## Problem to work on
Repeat the entries word for word. Leave nothing out.

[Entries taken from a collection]
···

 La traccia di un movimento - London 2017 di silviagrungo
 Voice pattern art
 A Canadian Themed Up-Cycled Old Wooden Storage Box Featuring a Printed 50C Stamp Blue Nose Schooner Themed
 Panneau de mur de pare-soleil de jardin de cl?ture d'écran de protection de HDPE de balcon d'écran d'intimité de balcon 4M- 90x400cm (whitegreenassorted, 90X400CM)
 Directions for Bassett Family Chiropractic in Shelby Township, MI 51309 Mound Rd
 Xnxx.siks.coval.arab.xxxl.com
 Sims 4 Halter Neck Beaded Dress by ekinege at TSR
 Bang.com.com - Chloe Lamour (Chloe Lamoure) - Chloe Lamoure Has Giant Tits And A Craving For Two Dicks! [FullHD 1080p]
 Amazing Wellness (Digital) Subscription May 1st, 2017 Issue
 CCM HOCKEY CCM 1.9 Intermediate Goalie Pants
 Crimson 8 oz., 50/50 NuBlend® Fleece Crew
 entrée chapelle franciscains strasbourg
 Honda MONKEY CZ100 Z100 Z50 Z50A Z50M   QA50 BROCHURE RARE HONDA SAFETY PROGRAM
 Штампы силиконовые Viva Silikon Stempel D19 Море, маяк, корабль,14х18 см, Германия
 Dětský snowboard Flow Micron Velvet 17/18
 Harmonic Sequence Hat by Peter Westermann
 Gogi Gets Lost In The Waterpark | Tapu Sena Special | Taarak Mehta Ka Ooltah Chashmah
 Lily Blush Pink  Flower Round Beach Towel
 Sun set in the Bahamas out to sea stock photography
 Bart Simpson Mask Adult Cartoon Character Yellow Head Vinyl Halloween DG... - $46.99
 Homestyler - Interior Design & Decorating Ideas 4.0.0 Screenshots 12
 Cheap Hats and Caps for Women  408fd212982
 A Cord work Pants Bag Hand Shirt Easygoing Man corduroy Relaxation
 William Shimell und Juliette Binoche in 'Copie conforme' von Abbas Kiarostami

···

## The completed task
 La traccia di un movimento - London 2017 di silviagrungo
 Voice pattern art
 A Canadian Themed Up-Cycled Old Wooden Storage Box Featuring a Printed 50C Stamp Blue Nose Schooner Themed
 Panneau de mur de pare-soleil de jardin de cl?ture d'écran de protection de HDPE de balcon d'écran d'intimité de balcon 4M- 90x400cm (whitegreenassorted, 90X400CM)
 Directions for Bassett Family Chiropractic in Shelby Township, MI 51309 Mound Rd
 Xnxx.siks.coval.arab.xxxl.com
 Sims 4 Halter Neck Beaded Dress by ekinege at TSR
 Bang.com.com - Chloe Lamour (Chloe Lamoure) - Chloe Lamoure Has Giant Tits And A Craving For Two Dicks! [FullHD 1080p]
 Amazing Wellness (Digital) Subscription May 1st, 2017 Issue
 CCM HOCKEY CCM 1.9 Intermediate Goalie Pants
 Crimson 8 oz., 50/50 NuBlend® Fleece Crew
 entrée chapelle franciscains strasbourg
 Honda MONKEY CZ100 Z100 Z50 Z50A Z50M   QA50 BROCHURE RARE HONDA SAFETY PROGRAM
 Штампы силиконовые Viva Silikon Stempel D19 Море, маяк, корабль,14х18 см, Германия
 Dětský snowboard Flow Micron Velvet 17/18
 Harmonic Sequence Hat by Peter Westermann
 Gogi Gets Lost In The Waterpark | Tapu Sena Special | Taarak Mehta Ka Ooltah Chashmah
 Lily Blush Pink  Flower Round Beach Towel
 Sun set in the Bahamas out to sea stock photography
 Bart Simpson Mask Adult Cartoon Character Yellow Head Vinyl Halloween DG... - $46.99
 Homestyler - Interior Design & Decorating Ideas 4.0.0 Screenshots 12
 Cheap Hats and Caps for Women  408fd212982
 A Cord work Pants Bag Hand Shirt Easygoing Man corduroy Relaxation
 William Shimell und Juliette Binoche in 'Copie conforme' von Abbas Kiarostami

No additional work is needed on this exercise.